Sources can be found here: http://code.google.com/p/pysu/downloads/list

Thanks for support

SevenThunders

unread,

May 6, 2010, 2:58:40 PM5/6/10

to cython-users

Hmm just a quick glance at your sudoku.pyx file shows that it's still
mostly pure python code. Your classes are initialized with __init__
instead of __cinit__.
When you declare something like
cdef np.ndarray grid, solved
It will still be mostly python/numpy code that will be generated. You
need to declare the dimensions and types too.

Something like,
np.ndarray[np.float64_t, ndim=2] grid

See for example
http://docs.cython.org/src/tutorial/numpy.html

Make sure all your loop indices are declared as integer types via
cdef. Also I notice constructs like this for your loops
for row, col in np.ndindex(self.size, self.size):

My guess is it's not optimized very well if at all. I think only
certain loop constructs are optimized. Something like
for row in range(maxrows):
for col in range(maxcols) :
might work better.

Also array slicing is not optimized per se, though things may have
improved. The experts can guide you better.

neurino

unread,

May 6, 2010, 5:02:55 PM5/6/10

to cython...@googlegroups.com

You're right,

I know most things can be optimized, np.ndindex is written in pure python code so I was thinking about replacing it with nested xranges, even if I'd loose the comfort of exiting the loop with a simple "break".

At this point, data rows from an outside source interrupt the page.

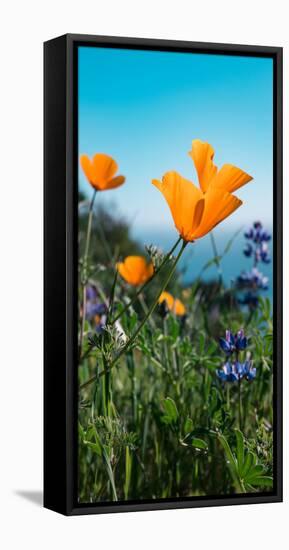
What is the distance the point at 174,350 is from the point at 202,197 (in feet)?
2.24

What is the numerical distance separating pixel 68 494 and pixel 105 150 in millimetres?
1180

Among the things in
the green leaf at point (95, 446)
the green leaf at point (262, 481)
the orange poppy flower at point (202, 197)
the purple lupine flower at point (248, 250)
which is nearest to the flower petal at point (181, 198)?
the orange poppy flower at point (202, 197)

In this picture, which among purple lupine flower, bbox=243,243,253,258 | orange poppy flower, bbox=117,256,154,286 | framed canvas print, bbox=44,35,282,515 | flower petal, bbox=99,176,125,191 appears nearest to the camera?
Answer: framed canvas print, bbox=44,35,282,515

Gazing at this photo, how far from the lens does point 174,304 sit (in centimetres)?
549

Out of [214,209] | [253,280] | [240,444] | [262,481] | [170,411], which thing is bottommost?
[262,481]

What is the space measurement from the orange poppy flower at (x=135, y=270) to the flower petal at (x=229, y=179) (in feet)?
1.24

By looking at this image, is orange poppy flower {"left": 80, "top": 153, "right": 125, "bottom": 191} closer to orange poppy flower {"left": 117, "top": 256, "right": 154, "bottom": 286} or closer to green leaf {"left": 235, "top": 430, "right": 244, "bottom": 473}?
orange poppy flower {"left": 117, "top": 256, "right": 154, "bottom": 286}

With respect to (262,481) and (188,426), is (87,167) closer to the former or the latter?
(188,426)

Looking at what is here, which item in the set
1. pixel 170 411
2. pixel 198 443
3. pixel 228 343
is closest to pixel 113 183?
pixel 228 343

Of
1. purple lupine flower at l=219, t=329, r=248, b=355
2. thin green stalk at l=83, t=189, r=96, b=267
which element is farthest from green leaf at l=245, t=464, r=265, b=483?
thin green stalk at l=83, t=189, r=96, b=267

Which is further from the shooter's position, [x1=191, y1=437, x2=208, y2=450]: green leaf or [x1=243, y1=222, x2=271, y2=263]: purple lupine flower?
[x1=243, y1=222, x2=271, y2=263]: purple lupine flower

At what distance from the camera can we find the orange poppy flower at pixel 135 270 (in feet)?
16.9

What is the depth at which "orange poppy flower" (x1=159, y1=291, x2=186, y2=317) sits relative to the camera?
17.9ft

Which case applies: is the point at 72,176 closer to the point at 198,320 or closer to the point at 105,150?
the point at 105,150
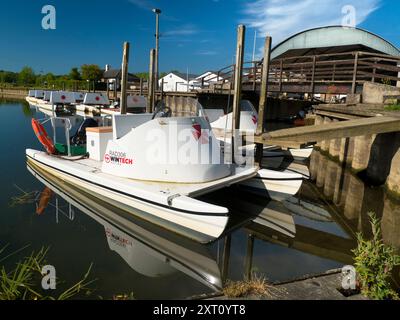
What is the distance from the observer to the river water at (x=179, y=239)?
17.8 ft

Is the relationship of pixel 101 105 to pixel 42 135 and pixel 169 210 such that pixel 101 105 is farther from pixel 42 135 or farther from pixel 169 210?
pixel 169 210

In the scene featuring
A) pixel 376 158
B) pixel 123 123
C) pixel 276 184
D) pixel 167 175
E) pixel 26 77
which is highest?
pixel 26 77

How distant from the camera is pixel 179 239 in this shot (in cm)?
681

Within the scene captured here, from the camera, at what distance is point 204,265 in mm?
5852

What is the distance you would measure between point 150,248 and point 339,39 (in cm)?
2436

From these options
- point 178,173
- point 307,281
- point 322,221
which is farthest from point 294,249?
point 178,173

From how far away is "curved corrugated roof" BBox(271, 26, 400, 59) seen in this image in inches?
925

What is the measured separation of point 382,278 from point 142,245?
181 inches

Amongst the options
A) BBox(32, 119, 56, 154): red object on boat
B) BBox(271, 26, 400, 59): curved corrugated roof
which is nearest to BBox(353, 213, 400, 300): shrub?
BBox(32, 119, 56, 154): red object on boat

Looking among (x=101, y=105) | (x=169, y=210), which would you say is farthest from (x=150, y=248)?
(x=101, y=105)

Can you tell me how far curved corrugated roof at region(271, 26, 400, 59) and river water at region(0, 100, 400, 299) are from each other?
1803 centimetres

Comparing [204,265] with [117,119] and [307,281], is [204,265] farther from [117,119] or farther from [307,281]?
[117,119]

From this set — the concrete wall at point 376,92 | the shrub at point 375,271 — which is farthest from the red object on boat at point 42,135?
the concrete wall at point 376,92

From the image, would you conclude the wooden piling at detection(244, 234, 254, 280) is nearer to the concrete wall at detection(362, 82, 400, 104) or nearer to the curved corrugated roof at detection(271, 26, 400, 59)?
the concrete wall at detection(362, 82, 400, 104)
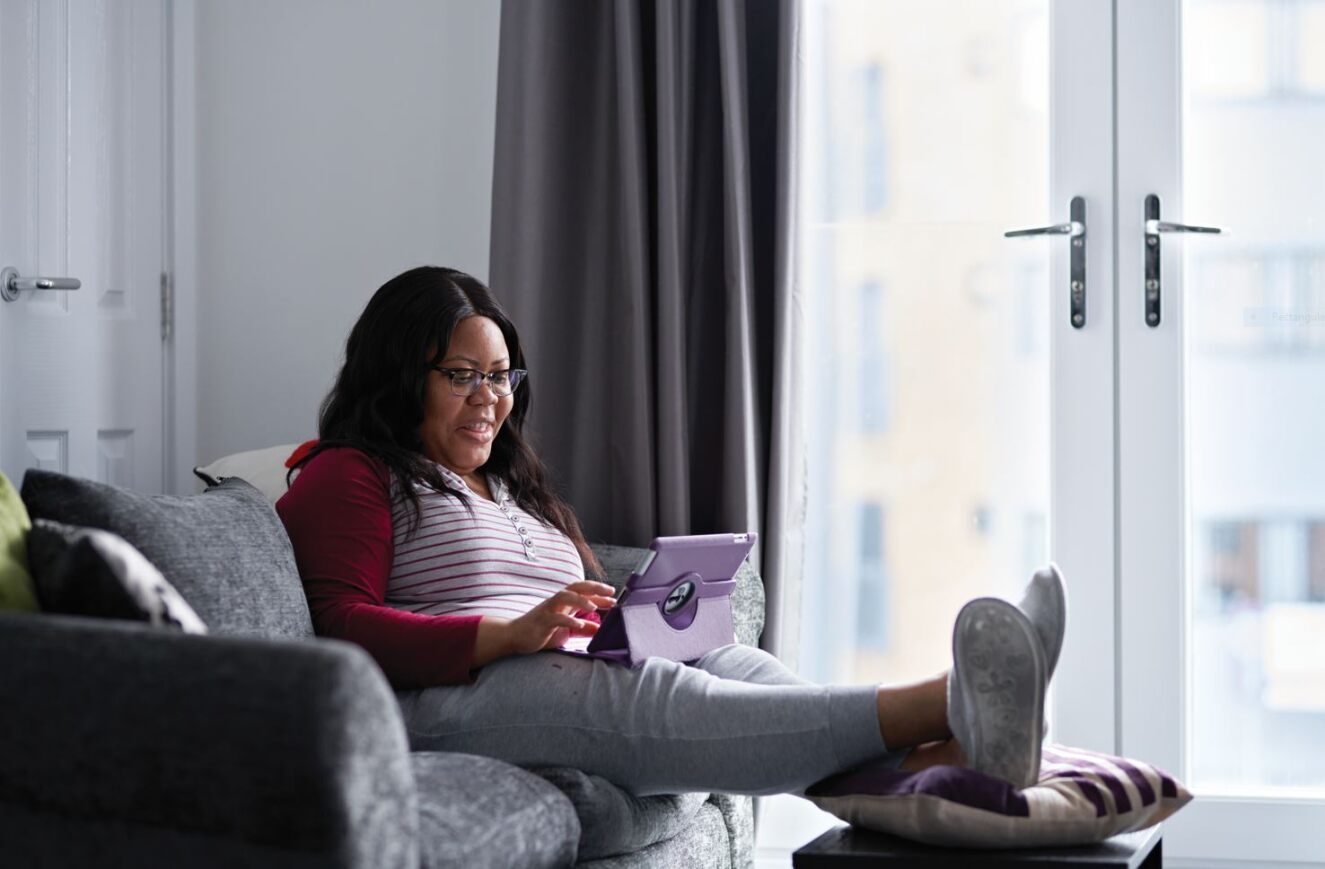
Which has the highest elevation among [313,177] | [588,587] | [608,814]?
[313,177]

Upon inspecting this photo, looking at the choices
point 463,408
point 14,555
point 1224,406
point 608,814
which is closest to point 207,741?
point 14,555

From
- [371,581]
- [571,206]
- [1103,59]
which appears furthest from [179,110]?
[1103,59]

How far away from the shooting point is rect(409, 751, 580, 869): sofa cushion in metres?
1.35

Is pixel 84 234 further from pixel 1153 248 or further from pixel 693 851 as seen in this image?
pixel 1153 248

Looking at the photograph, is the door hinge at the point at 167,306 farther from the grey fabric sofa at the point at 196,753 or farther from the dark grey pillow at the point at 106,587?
→ the grey fabric sofa at the point at 196,753

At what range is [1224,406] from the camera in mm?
2648

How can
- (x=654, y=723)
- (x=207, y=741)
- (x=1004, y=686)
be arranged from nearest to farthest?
(x=207, y=741)
(x=1004, y=686)
(x=654, y=723)

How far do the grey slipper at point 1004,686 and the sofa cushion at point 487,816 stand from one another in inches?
18.6

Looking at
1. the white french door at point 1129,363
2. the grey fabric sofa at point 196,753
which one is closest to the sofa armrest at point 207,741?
the grey fabric sofa at point 196,753

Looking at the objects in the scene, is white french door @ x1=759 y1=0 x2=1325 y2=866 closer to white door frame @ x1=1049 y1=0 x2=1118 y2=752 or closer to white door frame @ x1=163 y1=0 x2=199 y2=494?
white door frame @ x1=1049 y1=0 x2=1118 y2=752

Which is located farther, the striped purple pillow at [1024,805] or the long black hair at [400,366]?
the long black hair at [400,366]

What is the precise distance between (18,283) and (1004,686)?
181 cm

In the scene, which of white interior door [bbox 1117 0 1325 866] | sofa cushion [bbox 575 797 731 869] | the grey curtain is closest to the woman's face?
the grey curtain

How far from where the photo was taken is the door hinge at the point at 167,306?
2850mm
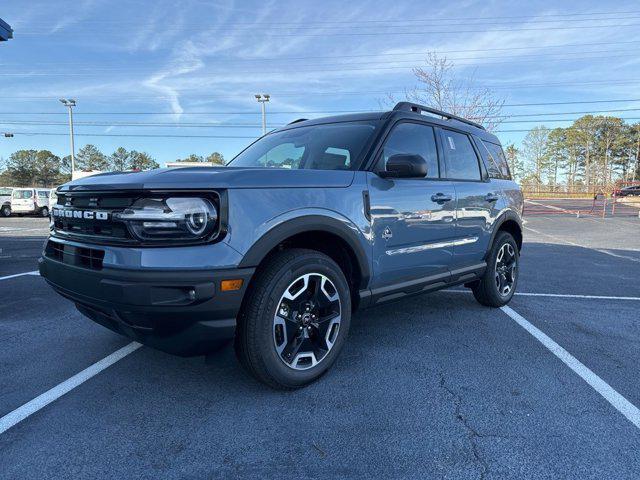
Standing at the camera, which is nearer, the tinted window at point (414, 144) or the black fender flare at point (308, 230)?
the black fender flare at point (308, 230)

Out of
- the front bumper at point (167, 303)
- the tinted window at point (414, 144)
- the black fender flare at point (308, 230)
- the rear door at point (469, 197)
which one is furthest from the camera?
the rear door at point (469, 197)

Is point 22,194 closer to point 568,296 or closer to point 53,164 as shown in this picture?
point 568,296

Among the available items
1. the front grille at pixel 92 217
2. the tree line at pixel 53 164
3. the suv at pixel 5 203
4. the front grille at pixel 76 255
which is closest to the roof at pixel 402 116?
the front grille at pixel 92 217

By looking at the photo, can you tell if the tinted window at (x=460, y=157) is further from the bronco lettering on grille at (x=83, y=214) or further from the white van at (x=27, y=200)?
the white van at (x=27, y=200)

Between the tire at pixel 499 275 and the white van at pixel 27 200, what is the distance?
28229 millimetres

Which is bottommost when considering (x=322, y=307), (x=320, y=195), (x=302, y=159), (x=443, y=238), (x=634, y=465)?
(x=634, y=465)

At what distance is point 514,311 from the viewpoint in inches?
187

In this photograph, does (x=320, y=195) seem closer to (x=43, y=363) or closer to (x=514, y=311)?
(x=43, y=363)

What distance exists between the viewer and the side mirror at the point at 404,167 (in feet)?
9.85

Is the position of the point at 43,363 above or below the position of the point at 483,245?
below

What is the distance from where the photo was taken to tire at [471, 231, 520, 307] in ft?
15.3

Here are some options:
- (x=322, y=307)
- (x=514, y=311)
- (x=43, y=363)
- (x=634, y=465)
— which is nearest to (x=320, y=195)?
(x=322, y=307)

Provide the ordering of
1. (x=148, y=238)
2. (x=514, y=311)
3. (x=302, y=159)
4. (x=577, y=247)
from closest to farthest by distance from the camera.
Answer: (x=148, y=238), (x=302, y=159), (x=514, y=311), (x=577, y=247)

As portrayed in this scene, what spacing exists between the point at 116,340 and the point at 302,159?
2.19 metres
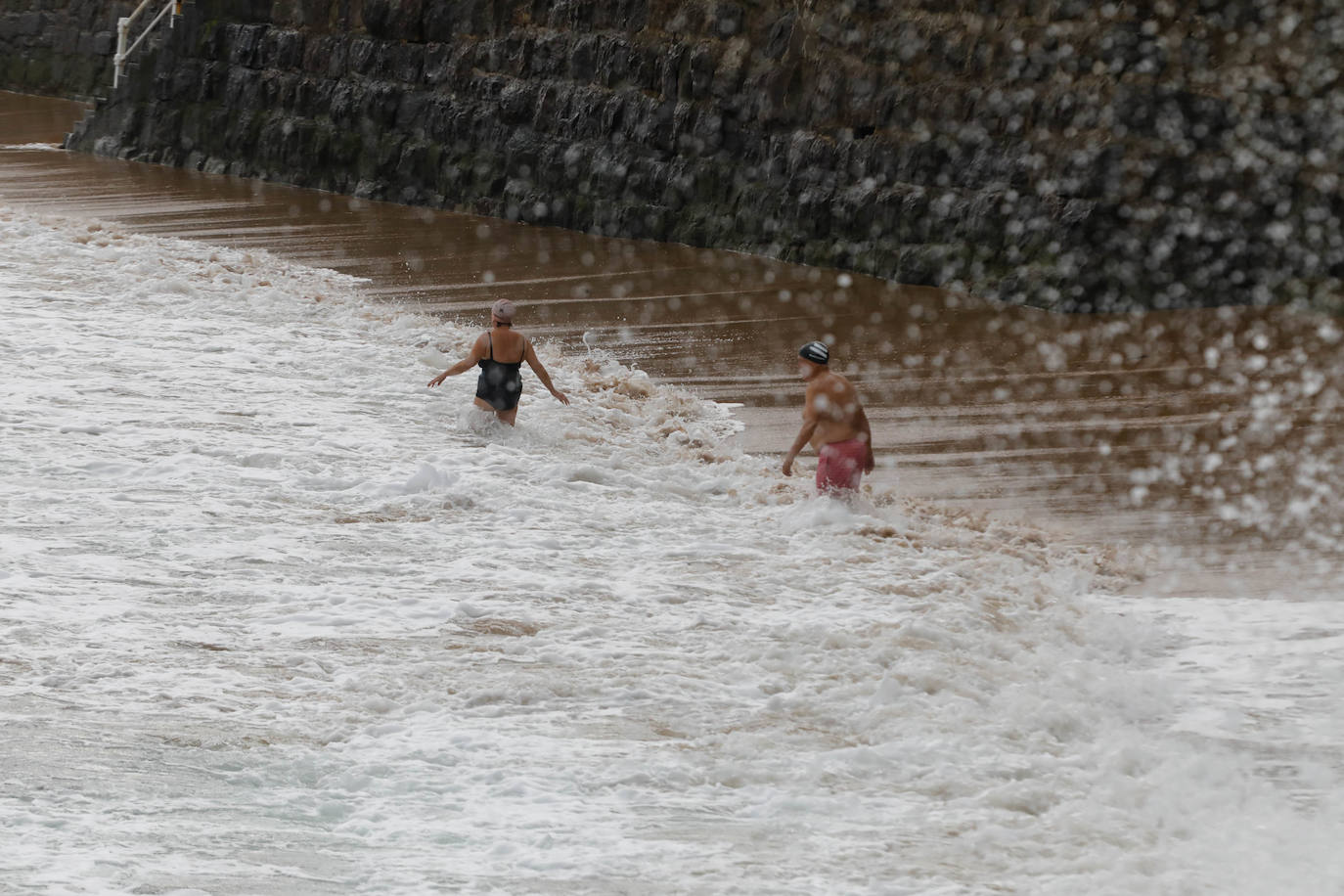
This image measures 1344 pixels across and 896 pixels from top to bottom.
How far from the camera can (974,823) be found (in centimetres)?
599

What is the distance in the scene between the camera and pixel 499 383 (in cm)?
1120

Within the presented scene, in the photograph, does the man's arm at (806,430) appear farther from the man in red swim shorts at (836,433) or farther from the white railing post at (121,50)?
the white railing post at (121,50)

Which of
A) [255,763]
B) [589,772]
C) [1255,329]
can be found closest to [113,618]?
[255,763]

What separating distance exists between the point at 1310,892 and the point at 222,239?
14652mm

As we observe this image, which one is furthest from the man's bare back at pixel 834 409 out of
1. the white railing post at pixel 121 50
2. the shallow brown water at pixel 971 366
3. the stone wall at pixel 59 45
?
the stone wall at pixel 59 45

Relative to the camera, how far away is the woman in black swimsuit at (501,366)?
433 inches

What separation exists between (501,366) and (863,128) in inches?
246

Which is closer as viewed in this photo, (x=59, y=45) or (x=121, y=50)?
(x=121, y=50)

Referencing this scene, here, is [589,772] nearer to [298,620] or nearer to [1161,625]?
[298,620]

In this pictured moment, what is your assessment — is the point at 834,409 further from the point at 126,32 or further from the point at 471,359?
the point at 126,32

Haven't tried __cint__ tho.

I also tried declaring dimensions and types but again pure python were faster (gained just a few milliseconds)

All index (all variables) are cdef declared, I started right from the link you posted.

About comfortable slicing throug numpy (get all numbers in a 3x3 block with a single slice is super), if I abandon it too just to get even with pure python code so why shoul I use numpy then, I'd use simple arrays, why should I use python, I'd use C directly

Anyway I'm here to learn something, and any advice is much appreciated, thanks!

Greetings

2010/5/6 SevenThunders <matt...@earthlink.net>

SevenThunders

unread,

May 7, 2010, 12:00:06 AM5/7/10

to cython-users

Optimization is always a pain in the arse and full of surprises. In
theory you should be able to get arbitrarily close to C with enough
cython annotations. The convenience of cython is that you can drop
back into Python when it makes sense.

Anything in inner loops should be as close to C as possible for
performance reasons. So yeah you can drop back into C if you'd like
or write C-like cython code to get you there as well.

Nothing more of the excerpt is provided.